▶ _Exercise task_: Write out all of the lines below, exactly and completely.

:::

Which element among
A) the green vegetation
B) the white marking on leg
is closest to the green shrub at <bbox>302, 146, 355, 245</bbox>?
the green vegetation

:::

▶ _Exercise response_:
Which element among
A) the green vegetation
B) the white marking on leg
is closest to the green shrub at <bbox>302, 146, 355, 245</bbox>?
the green vegetation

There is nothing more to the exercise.